Investigation of Business Stalling Issues Caused by Sudden Latency Increase of About 1 Minute

Note:
This topic has been translated from a Chinese forum by GPT and might contain errors.

Original topic: 延迟突然升高1分钟左右导致业务卡顿问题排查

| username: TiDBer_Y2d2kiJh

[TiDB Usage Environment] Production Environment / Testing / PoC
[TiDB Version] 2tidb 3pd 3tikv 2ha
[Reproduction Path] Around 19:39 yesterday, there was a delay increase of about 1 minute, causing business stuttering. When checking the overview, it was found that PD was re-monitored, and IO was normal at that time. There was no error information in the logs. How can this issue be located and troubleshooted? Will replacing the PD loader cause this situation, as shown in the figure:
[Encountered Problem: Phenomenon and Impact]
[Resource Configuration] Go to TiDB Dashboard - Cluster Info - Hosts and take a screenshot of this page
[Attachments: Screenshots/Logs/Monitoring]

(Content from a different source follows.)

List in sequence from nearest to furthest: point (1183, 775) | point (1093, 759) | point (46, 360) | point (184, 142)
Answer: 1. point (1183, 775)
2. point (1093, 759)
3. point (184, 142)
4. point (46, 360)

| username: songxuecheng | Original post link

It looks like there is an issue with the TiKV node. Did you stop or decommission the node?

| username: TiDBer_Y2d2kiJh | Original post link

At this time, no stop or offline TiKV nodes have been performed, but the information of the previously offline TiKV nodes is still displayed in the monitoring.
Abnormalstores

| username: 大飞哥online | Original post link

Check the logs of the down TiKV node for any anomalies, and also check the TiKV monitoring for any anomalies.

| username: songxuecheng | Original post link

Check the store using pd-ctl.

| username: TiDBer_Y2d2kiJh | Original post link

There is information about the offline TiKV nodes in the store.

| username: songxuecheng | Original post link

What is the status?

| username: TiDBer_Y2d2kiJh | Original post link

Down, same as this status
Abnormalstores

| username: songxuecheng | Original post link

Please send a screenshot of the pd-ctl store.

| username: TiDBer_Y2d2kiJh | Original post link

The image you provided is not accessible. Please provide the text content that needs to be translated.

| username: kkpeter | Original post link

Switching the PD leader might restore it.

| username: TiDBer_Y2d2kiJh | Original post link

This TiKV node has already been scaled down and does not need to be restored. The question now is why this node’s information suddenly reappeared in the monitoring. It might be because I didn’t clean up the information properly before.

| username: kkpeter | Original post link

We have encountered this issue before. It occasionally occurs when the PD leader switches to an old node, but switching back resolves it. It seems to be a caching problem.